I say it with love, though. Its kind of like when your grandmother or auntie would get onto you about not speaking when you came in and she'd make you feel hella bad, and then offer you teacakes and iced tea. Or when your stylist gets onto you about putting bad products in your hair, and now its a mess, and it will take an act of GOD himself to fix it...and yet, they manage to work out a miracle and talk you through your troubles as you sit in the styling chair. It makes us better people and that wisdom will eventually lend itself to show compassion with another.

I'd like to see more professors keep track of their academic progeny after they graduate (and not just the ass-kissing ones) and mentor them even if they don't get that Assistant Professor position at Yadda Yadda University. I'd like to see more academic conferences do more than just intellectual round-robins and get out into the community and see what the people have to say about their paper. I'd like to see a feminist just say ONCE that they appreciate a male writer despite his/her own beliefs of patriarchal thought (hell, it gives us something to talk about). Academe is dying a slow death because we have forgotten the people and communities that live in the shadows of our universities. The hoots and hollers of our hegemony crickets have fallen on deaf ears because we speak our own language that is exclusive and oppressive in itself.

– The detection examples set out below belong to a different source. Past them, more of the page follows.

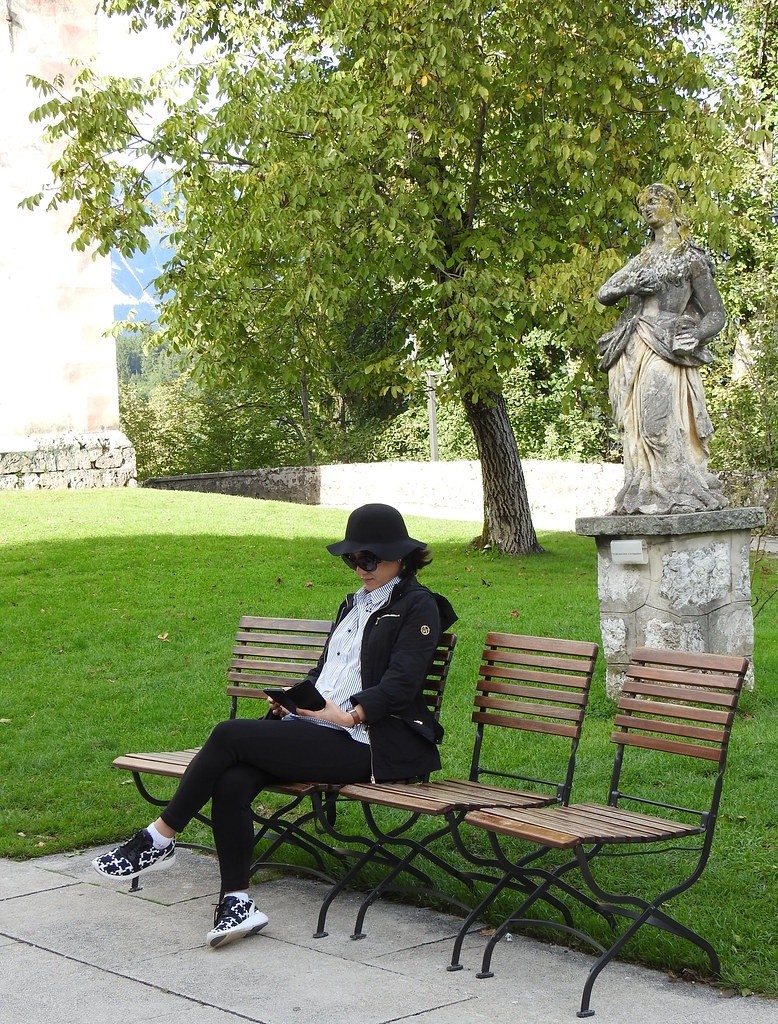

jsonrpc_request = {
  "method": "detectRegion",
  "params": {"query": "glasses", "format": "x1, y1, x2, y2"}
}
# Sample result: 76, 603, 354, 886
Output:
342, 552, 386, 571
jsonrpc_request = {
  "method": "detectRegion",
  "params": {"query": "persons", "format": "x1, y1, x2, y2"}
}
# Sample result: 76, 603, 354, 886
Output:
91, 503, 458, 948
598, 183, 728, 515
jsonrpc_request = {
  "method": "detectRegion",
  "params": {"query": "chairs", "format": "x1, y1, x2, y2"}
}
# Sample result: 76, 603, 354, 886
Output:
113, 615, 748, 1019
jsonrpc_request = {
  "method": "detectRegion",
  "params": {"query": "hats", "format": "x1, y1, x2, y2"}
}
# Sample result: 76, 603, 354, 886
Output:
326, 504, 428, 561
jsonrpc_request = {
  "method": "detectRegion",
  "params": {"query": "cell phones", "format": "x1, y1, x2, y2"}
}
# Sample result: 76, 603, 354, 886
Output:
264, 680, 326, 716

Repression. Oppression. Patriarchy. Matriarchy. Sacred. Profane. Sign. Signified. We can talk it all day. But what is the solution to fix it? Our communities shouldn't have to lay dying in order to help them. All they need is to give a little whistle...then you must set your conference paper or latest pedagogy book to the side and answer the call. "Let Your Conscience Be Your Guide...but I bet there is some angry feminist out there who has issues EVEN with that example.